Does this make me a Reformed evangelical, or at least an evangelical who is acceptable to Sam? I hope at least that he can accept that my position does not “fall off the edge of traditional Anglican teaching“; indeed it is probably right at the centre of the traditional teaching at least of what is now the largest group within the Church of England, the evangelicals.
But I do have serious problems with Sam’s teaching that “God is in charge of whether a particular person is saved or not“. This appears to be a summary of the doctrine of double predestination, that some are predestined to be saved and everyone else is predestined to be damned. He can hardly make acceptance of this teaching into a touchstone for Anglican orthodoxy, for it is a position which surely has never been taken by more than a small minority of Anglicans. Indeed, it seems to me that predestination to damnation is explicitly rejected in Article XVII “Of Predestination and Election” of the Thirty Nine Articles:
for curious and carnal persons, lacking the Spirit of Christ, to have continually before their eyes the sentence of God’s Predestination, is a most dangerous downfall, whereby the Devil doth thrust them either into desperation, or into wretchlessness of most unclean living, no less perilous than desperation.

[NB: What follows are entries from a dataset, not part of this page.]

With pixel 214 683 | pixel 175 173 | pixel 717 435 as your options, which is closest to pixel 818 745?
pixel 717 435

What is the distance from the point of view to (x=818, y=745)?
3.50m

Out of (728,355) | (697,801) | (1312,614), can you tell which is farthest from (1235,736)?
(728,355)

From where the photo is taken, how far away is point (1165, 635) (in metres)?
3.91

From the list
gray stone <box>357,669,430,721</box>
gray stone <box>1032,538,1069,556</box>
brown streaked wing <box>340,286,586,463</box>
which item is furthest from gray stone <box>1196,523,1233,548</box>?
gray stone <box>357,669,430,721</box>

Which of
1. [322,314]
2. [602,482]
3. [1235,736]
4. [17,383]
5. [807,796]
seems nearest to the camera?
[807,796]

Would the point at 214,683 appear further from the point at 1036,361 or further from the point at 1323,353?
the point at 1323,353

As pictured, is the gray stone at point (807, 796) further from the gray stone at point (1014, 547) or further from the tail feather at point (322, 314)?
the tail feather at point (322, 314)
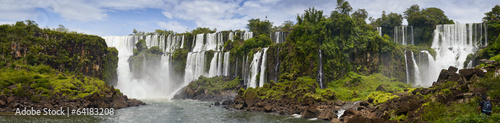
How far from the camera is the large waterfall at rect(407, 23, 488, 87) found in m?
51.0

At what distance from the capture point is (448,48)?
2251 inches

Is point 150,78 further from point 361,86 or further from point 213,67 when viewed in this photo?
point 361,86

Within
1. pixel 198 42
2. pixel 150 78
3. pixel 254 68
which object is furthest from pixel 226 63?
pixel 198 42

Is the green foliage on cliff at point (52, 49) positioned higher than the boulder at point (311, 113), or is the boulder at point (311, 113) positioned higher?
the green foliage on cliff at point (52, 49)

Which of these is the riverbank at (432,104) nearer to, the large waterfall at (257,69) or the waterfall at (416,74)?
the large waterfall at (257,69)

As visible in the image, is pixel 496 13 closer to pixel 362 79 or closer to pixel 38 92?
pixel 362 79

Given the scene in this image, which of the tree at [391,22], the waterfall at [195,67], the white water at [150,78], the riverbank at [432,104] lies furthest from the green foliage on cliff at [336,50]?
the white water at [150,78]

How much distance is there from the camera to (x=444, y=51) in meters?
56.6

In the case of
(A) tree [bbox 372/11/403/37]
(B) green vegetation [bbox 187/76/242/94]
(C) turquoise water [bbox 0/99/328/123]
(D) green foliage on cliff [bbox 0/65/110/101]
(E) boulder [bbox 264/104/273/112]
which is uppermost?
(A) tree [bbox 372/11/403/37]

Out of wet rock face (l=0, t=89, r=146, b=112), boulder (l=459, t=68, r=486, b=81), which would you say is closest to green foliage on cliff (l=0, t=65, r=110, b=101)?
wet rock face (l=0, t=89, r=146, b=112)

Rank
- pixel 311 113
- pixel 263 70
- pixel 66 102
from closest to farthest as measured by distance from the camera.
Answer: pixel 311 113 < pixel 66 102 < pixel 263 70

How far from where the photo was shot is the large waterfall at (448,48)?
2007 inches

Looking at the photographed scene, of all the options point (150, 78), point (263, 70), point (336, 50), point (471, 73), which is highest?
point (336, 50)

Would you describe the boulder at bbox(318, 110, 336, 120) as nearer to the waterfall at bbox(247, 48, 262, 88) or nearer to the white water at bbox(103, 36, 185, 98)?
the waterfall at bbox(247, 48, 262, 88)
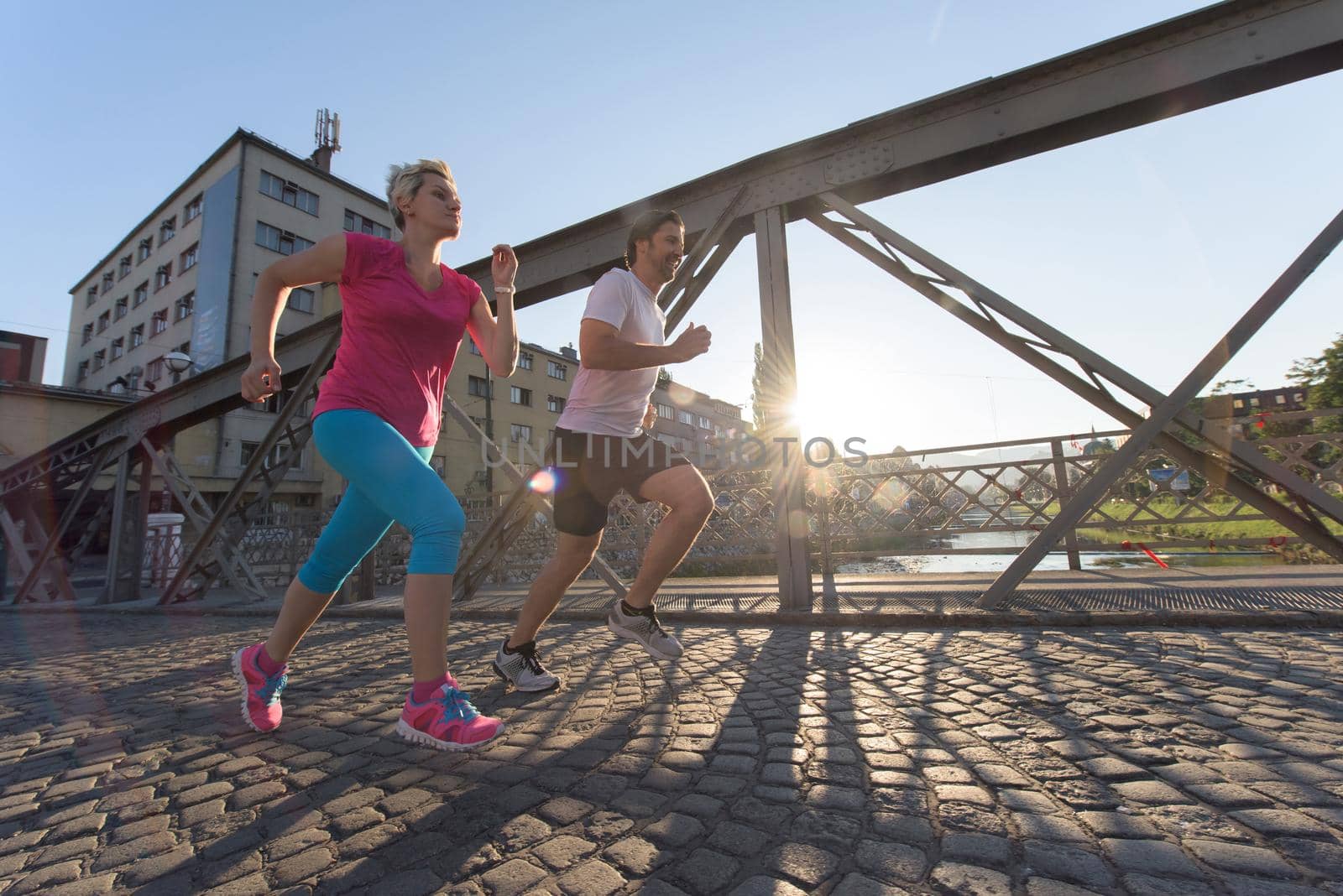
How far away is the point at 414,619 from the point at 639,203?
13.5 feet

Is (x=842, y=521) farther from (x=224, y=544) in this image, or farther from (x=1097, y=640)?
(x=224, y=544)

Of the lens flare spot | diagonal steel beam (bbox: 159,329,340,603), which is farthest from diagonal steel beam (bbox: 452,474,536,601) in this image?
diagonal steel beam (bbox: 159,329,340,603)

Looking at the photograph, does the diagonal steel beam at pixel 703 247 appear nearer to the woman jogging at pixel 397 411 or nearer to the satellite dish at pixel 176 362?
the woman jogging at pixel 397 411

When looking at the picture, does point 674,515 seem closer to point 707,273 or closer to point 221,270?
point 707,273

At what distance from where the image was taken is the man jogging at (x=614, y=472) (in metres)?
2.68

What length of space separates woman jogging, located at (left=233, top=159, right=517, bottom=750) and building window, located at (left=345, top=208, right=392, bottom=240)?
35081 mm

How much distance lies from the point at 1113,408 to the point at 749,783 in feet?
11.2

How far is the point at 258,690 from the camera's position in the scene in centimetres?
228

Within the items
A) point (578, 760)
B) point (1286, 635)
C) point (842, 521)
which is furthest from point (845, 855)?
point (842, 521)

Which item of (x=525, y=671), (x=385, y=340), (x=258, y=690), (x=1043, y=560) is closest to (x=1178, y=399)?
(x=525, y=671)

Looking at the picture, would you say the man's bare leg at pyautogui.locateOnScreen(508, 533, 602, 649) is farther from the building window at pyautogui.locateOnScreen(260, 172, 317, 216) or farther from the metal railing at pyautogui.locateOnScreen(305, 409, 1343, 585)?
the building window at pyautogui.locateOnScreen(260, 172, 317, 216)

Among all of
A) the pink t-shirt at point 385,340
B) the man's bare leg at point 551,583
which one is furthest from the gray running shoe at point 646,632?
the pink t-shirt at point 385,340

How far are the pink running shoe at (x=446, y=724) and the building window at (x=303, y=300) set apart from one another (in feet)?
101

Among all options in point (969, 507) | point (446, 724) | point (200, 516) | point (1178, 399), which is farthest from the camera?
point (200, 516)
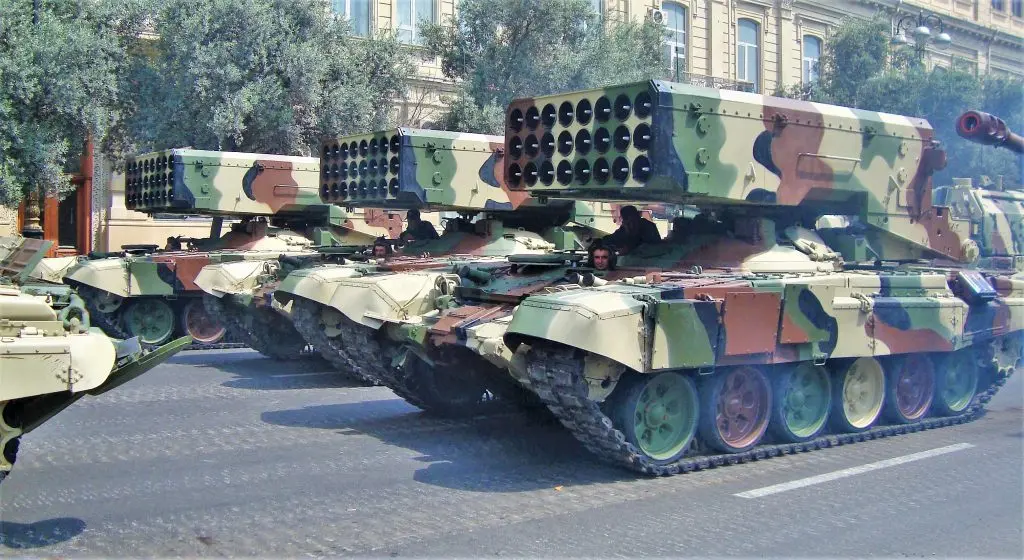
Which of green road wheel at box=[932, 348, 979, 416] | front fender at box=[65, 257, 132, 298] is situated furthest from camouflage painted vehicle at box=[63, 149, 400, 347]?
green road wheel at box=[932, 348, 979, 416]

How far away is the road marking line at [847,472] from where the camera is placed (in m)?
7.19

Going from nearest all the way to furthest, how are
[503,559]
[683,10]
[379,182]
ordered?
[503,559] < [379,182] < [683,10]

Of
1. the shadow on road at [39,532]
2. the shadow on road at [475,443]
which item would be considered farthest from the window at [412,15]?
the shadow on road at [39,532]

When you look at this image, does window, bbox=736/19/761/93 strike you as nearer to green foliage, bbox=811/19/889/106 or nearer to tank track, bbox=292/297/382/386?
green foliage, bbox=811/19/889/106

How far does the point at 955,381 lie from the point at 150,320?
438 inches

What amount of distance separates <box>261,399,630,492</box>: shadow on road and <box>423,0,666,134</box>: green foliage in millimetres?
12787

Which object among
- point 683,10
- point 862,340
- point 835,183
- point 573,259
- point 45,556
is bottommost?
point 45,556

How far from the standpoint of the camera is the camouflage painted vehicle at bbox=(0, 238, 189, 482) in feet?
17.9

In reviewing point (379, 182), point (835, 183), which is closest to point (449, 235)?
point (379, 182)

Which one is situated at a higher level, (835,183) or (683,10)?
(683,10)

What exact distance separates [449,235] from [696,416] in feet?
18.4

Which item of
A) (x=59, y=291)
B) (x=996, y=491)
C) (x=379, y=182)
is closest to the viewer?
(x=996, y=491)

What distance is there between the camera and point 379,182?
12.6 meters

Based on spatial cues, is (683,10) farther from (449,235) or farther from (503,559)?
(503,559)
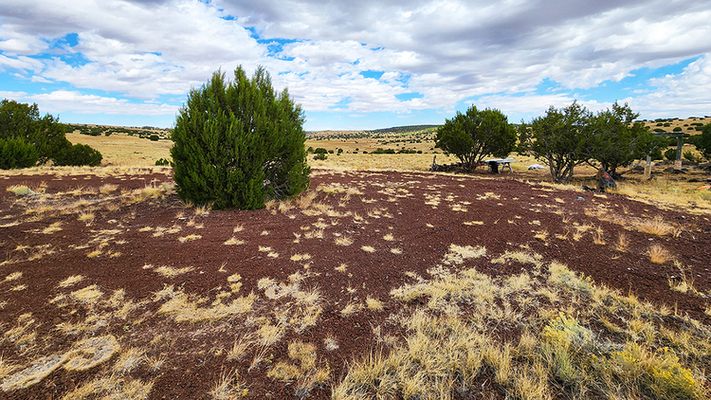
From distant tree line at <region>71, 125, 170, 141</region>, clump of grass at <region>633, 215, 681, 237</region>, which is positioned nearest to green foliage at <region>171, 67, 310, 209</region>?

It is also of course explicitly rejected in Scripture:
3 This is good, and pleases God our Saviour, 4 who wants all people to be saved and to come to a knowledge of the truth.
1 Timothy 2:3-4 (TNIV©)
The Lord is not slow in keeping his promise, as some understand slowness. Instead he is patient with you, not wanting anyone to perish, but everyone to come to repentance.
2 Peter 3:9 (TNIV©)
there is a duty placed upon all Christians to seek common ground and affirm those things which bind us together rather than focussing on things which drive us apart.
And I am sure that there is a lot of common ground between you and me, which fits well within the “very broad boundaries” of the Church of England. So let us not get sidetracked into disagreements about predestination, nor about methods of evangelism as long as these do not compromise basic Christian principles. Let us instead focus on fighting our real enemies, which are not within the church but are matters of the world, the flesh and the devil.